Galp Energia exists to find and pump as much oil and gas as cheaply as possible. The conscesssion it shares with ENI, has been exempted by government from having to produce an Environmental Impact Assessment and, when its drilling activities have had their effect on cetaceans, may expect a report in a couple of years time showing that not many whales and dolphins live in its concession area, hence its activities were harmless.

At the launch of the initiative, a PR coup for the company, Galp also fielded the renowned National Geographic Society's oceanographer Sylvia Earle.  The 83-year-old sees no conflict between economic activities, such as oil exploration, and the preservation of the oceans.

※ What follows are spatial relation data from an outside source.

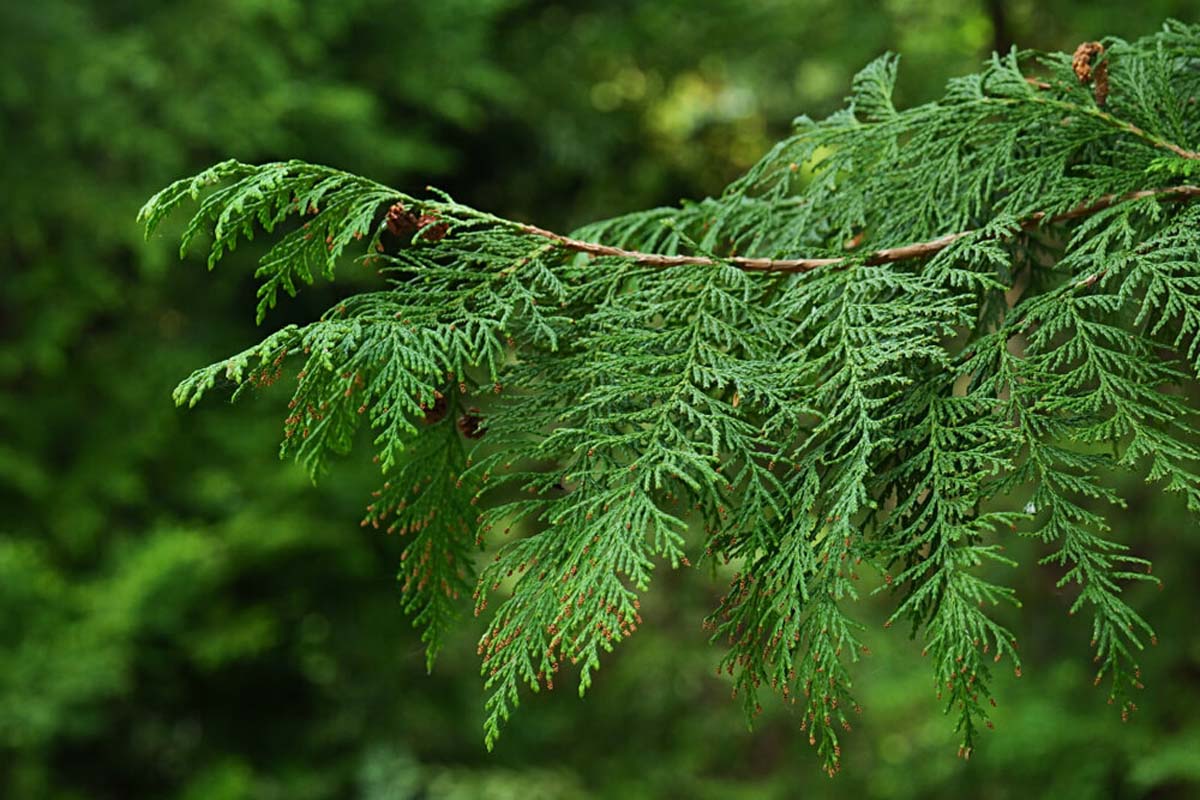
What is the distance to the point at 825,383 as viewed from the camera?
107 centimetres

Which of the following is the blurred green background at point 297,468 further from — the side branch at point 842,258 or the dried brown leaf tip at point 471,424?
the dried brown leaf tip at point 471,424

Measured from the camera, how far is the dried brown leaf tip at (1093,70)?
4.23 ft

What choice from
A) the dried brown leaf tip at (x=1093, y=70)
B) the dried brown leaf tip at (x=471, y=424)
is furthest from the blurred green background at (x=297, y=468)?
the dried brown leaf tip at (x=471, y=424)

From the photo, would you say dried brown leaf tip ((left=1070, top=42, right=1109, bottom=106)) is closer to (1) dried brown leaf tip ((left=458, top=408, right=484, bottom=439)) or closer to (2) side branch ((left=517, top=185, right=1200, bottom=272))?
(2) side branch ((left=517, top=185, right=1200, bottom=272))

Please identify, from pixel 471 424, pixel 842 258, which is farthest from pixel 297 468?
pixel 842 258

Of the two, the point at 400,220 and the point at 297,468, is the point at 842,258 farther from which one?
the point at 297,468

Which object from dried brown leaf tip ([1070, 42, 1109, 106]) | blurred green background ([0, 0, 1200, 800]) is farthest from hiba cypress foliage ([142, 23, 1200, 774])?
blurred green background ([0, 0, 1200, 800])

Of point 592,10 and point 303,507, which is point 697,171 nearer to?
point 592,10

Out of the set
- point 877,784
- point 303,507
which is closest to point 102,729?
point 303,507

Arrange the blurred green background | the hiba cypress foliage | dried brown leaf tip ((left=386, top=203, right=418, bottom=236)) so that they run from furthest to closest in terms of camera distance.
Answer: the blurred green background, dried brown leaf tip ((left=386, top=203, right=418, bottom=236)), the hiba cypress foliage

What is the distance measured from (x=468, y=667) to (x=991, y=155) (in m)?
4.22

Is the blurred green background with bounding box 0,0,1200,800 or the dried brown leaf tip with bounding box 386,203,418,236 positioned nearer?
the dried brown leaf tip with bounding box 386,203,418,236

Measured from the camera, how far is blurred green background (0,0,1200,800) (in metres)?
4.02

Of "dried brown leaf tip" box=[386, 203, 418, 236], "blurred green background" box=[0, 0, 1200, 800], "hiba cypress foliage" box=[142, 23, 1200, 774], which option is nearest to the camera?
"hiba cypress foliage" box=[142, 23, 1200, 774]
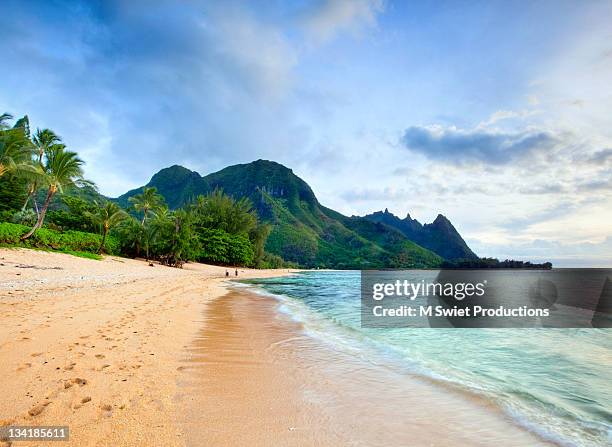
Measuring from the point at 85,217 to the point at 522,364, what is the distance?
50030 mm

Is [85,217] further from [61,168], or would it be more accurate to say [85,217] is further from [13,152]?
[13,152]

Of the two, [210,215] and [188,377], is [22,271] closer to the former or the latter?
[188,377]

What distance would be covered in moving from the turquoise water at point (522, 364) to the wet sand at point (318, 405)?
0.57 metres

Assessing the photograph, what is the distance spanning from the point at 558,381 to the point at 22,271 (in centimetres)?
2370

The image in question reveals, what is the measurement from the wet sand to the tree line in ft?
93.0

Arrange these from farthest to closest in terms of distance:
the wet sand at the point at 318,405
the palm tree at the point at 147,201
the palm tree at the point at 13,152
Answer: the palm tree at the point at 147,201 → the palm tree at the point at 13,152 → the wet sand at the point at 318,405

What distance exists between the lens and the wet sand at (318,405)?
3512 mm

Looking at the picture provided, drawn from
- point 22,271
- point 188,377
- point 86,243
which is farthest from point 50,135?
point 188,377

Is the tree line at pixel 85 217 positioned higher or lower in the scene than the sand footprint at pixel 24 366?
higher

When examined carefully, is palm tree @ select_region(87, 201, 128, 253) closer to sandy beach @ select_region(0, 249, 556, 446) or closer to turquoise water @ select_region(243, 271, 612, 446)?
sandy beach @ select_region(0, 249, 556, 446)

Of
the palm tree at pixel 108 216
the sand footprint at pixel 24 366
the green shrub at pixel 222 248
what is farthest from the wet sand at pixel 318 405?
the green shrub at pixel 222 248

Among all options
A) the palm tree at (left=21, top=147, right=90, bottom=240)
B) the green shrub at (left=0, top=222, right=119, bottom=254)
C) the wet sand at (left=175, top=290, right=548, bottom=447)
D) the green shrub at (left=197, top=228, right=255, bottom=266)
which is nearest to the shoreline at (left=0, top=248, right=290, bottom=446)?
the wet sand at (left=175, top=290, right=548, bottom=447)

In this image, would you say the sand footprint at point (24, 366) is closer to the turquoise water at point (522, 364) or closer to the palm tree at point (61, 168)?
the turquoise water at point (522, 364)

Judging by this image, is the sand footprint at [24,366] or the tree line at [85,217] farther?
the tree line at [85,217]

"It is a choice for every company - as any citizen - to take measures to nullify the impact of its activities on nature," said Earle, stressing that it is thanks to the instruments developed by the oil industry that we now know much of what we know about the oceans.

"In the end it depends on how we want to be seen by our grandchildren in 30 or 40 years, when they ask us what we did for the defence of the planet.”

A National Geographic 'explorer in residence,' Earle said in 2010 when commenteing on the dangers of offshore drilling after the Gulf of Mexico BP disaster, "Now we know that the risk, however small, is not worth the tradeoff."

The research project contribution form Galp is €110,000, Earle's fee was not disclosed at the 'Ocean Talks' event, sponsored by Galp and National Geographic.